● Problem requirements
From the listing below, output only the lines starting at the line that has "resting: 0%" and ending at the line that has "common name: snowshoe hare", exactly as they appear, ends included.

● Information given

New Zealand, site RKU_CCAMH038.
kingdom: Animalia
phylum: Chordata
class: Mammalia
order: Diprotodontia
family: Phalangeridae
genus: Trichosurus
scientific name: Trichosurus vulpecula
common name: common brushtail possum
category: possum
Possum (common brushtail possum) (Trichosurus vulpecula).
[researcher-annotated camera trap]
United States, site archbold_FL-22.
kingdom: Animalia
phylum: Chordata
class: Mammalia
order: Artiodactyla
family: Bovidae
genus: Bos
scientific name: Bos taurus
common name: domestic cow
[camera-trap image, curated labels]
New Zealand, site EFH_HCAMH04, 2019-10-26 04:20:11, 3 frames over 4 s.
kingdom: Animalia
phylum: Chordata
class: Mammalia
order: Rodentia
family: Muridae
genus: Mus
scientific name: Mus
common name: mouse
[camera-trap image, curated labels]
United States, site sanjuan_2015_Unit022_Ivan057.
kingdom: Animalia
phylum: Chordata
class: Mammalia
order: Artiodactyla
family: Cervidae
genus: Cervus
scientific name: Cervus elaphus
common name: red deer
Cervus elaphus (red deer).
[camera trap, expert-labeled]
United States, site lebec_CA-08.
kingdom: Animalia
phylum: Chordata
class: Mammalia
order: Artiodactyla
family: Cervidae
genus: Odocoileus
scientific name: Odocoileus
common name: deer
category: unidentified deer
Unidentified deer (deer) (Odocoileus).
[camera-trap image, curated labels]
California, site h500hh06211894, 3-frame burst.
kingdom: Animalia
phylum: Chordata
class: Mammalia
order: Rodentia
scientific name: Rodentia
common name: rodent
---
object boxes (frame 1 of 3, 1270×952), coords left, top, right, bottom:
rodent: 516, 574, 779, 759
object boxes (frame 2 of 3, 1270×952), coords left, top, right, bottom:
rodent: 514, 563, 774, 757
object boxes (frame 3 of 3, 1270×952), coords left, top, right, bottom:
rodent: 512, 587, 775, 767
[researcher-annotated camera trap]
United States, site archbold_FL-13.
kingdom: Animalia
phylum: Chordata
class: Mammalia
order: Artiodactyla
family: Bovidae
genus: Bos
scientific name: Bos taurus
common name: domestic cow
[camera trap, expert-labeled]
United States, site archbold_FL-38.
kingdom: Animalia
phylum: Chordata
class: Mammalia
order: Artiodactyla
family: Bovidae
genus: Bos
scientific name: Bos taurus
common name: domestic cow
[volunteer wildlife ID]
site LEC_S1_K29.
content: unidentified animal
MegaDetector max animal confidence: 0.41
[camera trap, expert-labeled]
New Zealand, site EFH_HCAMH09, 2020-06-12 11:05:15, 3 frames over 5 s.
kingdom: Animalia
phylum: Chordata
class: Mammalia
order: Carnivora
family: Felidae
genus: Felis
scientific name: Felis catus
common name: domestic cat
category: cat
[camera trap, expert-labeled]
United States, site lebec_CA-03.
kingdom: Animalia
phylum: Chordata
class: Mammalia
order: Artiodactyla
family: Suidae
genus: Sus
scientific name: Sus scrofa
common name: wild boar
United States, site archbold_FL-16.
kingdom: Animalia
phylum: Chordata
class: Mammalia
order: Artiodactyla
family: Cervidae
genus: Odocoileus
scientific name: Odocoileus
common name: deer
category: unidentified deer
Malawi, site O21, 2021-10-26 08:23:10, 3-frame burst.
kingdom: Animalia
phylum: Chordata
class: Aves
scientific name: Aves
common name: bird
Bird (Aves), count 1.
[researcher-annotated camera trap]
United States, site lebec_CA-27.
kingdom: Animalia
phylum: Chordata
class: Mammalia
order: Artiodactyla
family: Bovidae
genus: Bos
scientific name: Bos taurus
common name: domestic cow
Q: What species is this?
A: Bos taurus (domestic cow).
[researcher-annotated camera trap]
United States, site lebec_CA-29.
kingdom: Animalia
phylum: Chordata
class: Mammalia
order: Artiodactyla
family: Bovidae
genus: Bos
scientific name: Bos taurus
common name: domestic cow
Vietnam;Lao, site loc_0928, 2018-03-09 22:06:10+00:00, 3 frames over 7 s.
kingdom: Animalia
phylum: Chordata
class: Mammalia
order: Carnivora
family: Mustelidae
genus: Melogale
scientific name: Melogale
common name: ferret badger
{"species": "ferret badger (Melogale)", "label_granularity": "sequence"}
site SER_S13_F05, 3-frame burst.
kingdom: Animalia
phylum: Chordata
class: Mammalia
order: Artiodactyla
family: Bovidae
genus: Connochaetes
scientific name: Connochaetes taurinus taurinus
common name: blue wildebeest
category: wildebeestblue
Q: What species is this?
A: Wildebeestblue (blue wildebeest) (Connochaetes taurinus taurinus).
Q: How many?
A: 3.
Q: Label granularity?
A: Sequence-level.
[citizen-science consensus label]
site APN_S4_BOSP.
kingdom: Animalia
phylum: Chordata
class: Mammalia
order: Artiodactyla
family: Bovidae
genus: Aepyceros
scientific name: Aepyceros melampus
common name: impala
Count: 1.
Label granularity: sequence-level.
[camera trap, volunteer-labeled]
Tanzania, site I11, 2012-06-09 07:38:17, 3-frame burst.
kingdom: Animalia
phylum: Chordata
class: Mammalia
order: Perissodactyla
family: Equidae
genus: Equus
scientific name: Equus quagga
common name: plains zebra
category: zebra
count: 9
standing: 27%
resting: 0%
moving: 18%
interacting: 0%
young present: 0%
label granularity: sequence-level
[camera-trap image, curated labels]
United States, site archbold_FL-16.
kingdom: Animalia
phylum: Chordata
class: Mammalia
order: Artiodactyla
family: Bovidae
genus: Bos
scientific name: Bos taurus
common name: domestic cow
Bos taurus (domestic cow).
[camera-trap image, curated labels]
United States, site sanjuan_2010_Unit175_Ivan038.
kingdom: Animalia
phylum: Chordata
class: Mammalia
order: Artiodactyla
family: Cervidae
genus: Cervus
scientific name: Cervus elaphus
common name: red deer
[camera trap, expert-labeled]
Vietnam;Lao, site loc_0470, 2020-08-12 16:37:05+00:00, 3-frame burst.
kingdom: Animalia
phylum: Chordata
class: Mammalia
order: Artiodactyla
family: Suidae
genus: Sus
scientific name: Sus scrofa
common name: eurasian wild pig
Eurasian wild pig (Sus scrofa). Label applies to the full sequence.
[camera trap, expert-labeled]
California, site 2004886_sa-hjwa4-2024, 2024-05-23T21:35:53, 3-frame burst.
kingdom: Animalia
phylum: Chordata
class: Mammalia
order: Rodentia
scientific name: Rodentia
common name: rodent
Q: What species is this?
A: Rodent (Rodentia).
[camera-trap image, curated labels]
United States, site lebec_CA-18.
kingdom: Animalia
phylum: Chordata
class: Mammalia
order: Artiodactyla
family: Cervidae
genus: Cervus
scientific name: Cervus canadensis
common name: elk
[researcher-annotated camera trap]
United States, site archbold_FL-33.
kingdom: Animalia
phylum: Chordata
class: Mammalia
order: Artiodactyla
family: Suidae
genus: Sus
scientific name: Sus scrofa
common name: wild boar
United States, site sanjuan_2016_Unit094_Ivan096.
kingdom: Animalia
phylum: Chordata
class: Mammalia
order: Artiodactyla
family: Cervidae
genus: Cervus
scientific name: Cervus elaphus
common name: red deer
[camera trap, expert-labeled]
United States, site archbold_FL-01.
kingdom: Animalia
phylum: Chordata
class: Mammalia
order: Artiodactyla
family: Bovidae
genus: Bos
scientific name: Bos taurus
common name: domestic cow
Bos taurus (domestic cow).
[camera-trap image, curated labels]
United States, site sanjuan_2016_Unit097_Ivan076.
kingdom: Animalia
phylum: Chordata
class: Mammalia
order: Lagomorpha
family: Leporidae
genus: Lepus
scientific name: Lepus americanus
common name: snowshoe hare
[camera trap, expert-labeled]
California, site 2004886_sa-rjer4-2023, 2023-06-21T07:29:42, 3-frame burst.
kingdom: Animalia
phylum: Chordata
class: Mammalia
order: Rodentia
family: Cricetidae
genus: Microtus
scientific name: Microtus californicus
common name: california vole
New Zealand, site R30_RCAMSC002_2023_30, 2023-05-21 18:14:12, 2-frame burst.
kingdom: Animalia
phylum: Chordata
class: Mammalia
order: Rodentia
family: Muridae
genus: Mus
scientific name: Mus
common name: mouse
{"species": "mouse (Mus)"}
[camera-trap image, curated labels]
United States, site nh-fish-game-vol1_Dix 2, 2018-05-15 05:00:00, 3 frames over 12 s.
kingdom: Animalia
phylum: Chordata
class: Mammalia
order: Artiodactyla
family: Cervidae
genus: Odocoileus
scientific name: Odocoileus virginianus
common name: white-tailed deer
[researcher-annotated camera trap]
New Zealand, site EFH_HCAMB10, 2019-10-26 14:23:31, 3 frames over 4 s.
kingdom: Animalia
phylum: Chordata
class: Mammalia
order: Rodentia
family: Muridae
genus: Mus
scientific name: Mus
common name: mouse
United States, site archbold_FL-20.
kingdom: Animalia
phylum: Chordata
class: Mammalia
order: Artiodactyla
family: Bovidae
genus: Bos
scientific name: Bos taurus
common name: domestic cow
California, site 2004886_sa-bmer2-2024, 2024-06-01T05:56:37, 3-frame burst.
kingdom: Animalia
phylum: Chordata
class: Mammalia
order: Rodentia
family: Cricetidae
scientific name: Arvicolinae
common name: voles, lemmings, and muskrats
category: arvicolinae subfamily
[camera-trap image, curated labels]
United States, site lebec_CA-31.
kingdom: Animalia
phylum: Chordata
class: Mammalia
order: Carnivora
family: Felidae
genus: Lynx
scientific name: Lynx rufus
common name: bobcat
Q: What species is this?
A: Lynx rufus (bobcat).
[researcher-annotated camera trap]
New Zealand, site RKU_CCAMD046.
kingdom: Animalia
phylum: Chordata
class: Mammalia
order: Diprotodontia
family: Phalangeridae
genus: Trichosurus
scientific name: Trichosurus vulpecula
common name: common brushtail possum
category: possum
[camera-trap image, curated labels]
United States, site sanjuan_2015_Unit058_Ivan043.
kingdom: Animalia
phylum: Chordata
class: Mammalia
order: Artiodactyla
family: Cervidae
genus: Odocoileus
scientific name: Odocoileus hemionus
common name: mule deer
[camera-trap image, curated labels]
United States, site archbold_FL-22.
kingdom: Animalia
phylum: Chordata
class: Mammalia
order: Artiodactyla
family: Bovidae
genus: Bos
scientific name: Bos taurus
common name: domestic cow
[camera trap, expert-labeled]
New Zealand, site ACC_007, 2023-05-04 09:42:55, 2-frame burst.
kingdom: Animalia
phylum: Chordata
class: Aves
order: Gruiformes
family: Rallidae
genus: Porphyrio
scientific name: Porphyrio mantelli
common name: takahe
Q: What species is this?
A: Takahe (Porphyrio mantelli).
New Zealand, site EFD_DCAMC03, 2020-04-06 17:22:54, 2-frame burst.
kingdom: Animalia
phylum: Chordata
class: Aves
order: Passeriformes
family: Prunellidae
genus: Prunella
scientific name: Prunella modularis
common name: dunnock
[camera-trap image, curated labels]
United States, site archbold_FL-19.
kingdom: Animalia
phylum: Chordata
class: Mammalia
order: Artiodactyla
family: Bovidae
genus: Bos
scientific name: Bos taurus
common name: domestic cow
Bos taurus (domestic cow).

● Written response
resting: 0%
moving: 18%
interacting: 0%
young present: 0%
label granularity: sequence-level
[camera-trap image, curated labels]
United States, site archbold_FL-16.
kingdom: Animalia
phylum: Chordata
class: Mammalia
order: Artiodactyla
family: Bovidae
genus: Bos
scientific name: Bos taurus
common name: domestic cow
Bos taurus (domestic cow).
[camera-trap image, curated labels]
United States, site sanjuan_2010_Unit175_Ivan038.
kingdom: Animalia
phylum: Chordata
class: Mammalia
order: Artiodactyla
family: Cervidae
genus: Cervus
scientific name: Cervus elaphus
common name: red deer
[camera trap, expert-labeled]
Vietnam;Lao, site loc_0470, 2020-08-12 16:37:05+00:00, 3-frame burst.
kingdom: Animalia
phylum: Chordata
class: Mammalia
order: Artiodactyla
family: Suidae
genus: Sus
scientific name: Sus scrofa
common name: eurasian wild pig
Eurasian wild pig (Sus scrofa). Label applies to the full sequence.
[camera trap, expert-labeled]
California, site 2004886_sa-hjwa4-2024, 2024-05-23T21:35:53, 3-frame burst.
kingdom: Animalia
phylum: Chordata
class: Mammalia
order: Rodentia
scientific name: Rodentia
common name: rodent
Q: What species is this?
A: Rodent (Rodentia).
[camera-trap image, curated labels]
United States, site lebec_CA-18.
kingdom: Animalia
phylum: Chordata
class: Mammalia
order: Artiodactyla
family: Cervidae
genus: Cervus
scientific name: Cervus canadensis
common name: elk
[researcher-annotated camera trap]
United States, site archbold_FL-33.
kingdom: Animalia
phylum: Chordata
class: Mammalia
order: Artiodactyla
family: Suidae
genus: Sus
scientific name: Sus scrofa
common name: wild boar
United States, site sanjuan_2016_Unit094_Ivan096.
kingdom: Animalia
phylum: Chordata
class: Mammalia
order: Artiodactyla
family: Cervidae
genus: Cervus
scientific name: Cervus elaphus
common name: red deer
[camera trap, expert-labeled]
United States, site archbold_FL-01.
kingdom: Animalia
phylum: Chordata
class: Mammalia
order: Artiodactyla
family: Bovidae
genus: Bos
scientific name: Bos taurus
common name: domestic cow
Bos taurus (domestic cow).
[camera-trap image, curated labels]
United States, site sanjuan_2016_Unit097_Ivan076.
kingdom: Animalia
phylum: Chordata
class: Mammalia
order: Lagomorpha
family: Leporidae
genus: Lepus
scientific name: Lepus americanus
common name: snowshoe hare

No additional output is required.